● Task statement
Without any pictures, reproduce exactly the lines running from the line containing "How far from the photographer's" through the end of the entries.

● A run of records
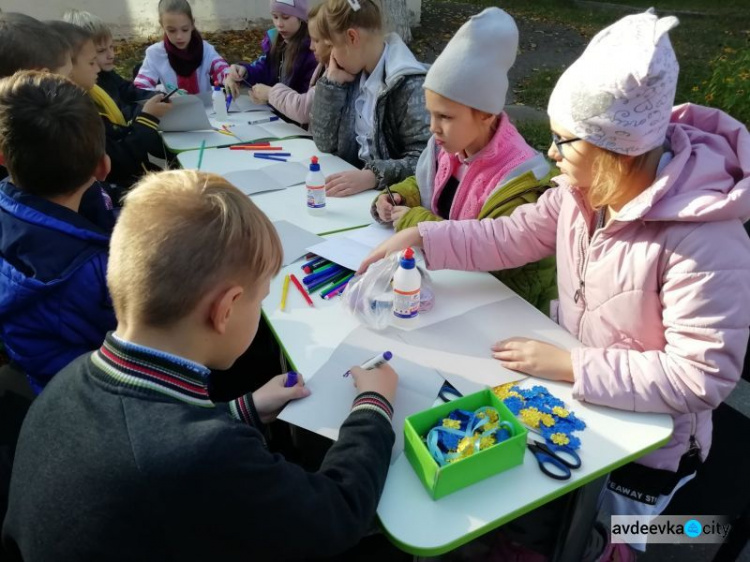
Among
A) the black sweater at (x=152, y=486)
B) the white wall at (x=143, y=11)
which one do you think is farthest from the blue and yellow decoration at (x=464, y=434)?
the white wall at (x=143, y=11)

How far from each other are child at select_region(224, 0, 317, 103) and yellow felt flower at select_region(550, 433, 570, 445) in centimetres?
308

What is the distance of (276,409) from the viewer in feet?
4.45

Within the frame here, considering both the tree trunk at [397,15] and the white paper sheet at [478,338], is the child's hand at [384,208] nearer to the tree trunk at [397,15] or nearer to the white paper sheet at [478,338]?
the white paper sheet at [478,338]

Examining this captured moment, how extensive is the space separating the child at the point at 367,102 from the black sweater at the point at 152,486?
1699 mm

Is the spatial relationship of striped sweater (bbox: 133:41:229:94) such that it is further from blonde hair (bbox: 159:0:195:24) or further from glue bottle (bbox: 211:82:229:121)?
glue bottle (bbox: 211:82:229:121)

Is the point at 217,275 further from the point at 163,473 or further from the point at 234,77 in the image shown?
the point at 234,77

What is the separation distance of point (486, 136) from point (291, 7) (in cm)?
217

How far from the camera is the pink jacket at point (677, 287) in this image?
4.00 feet

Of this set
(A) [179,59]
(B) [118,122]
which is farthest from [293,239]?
(A) [179,59]

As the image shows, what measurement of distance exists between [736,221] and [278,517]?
1.17 meters

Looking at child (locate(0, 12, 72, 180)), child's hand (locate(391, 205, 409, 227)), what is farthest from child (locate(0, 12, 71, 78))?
child's hand (locate(391, 205, 409, 227))

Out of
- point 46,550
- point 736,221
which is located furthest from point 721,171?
point 46,550

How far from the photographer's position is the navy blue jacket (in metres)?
1.53

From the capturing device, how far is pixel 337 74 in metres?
2.90
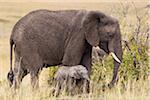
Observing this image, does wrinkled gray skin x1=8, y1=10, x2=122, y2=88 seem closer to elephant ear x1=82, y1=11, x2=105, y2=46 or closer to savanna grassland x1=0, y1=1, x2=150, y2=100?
elephant ear x1=82, y1=11, x2=105, y2=46

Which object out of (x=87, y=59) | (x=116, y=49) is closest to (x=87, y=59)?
(x=87, y=59)

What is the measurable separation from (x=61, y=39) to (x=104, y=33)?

● Finished task
How far from the photographer's position is the navy blue jacket (in metres)?
1.53

From the capturing device, how far is pixel 337 74 in metres?
2.90
Observing this image, does wrinkled gray skin x1=8, y1=10, x2=122, y2=88 seem closer to elephant ear x1=82, y1=11, x2=105, y2=46 or closer to savanna grassland x1=0, y1=1, x2=150, y2=100?
elephant ear x1=82, y1=11, x2=105, y2=46

Which object out of (x=87, y=59) | (x=116, y=49) is closest to (x=87, y=59)?
(x=87, y=59)

What is the measurable separation from (x=61, y=39) to (x=104, y=33)?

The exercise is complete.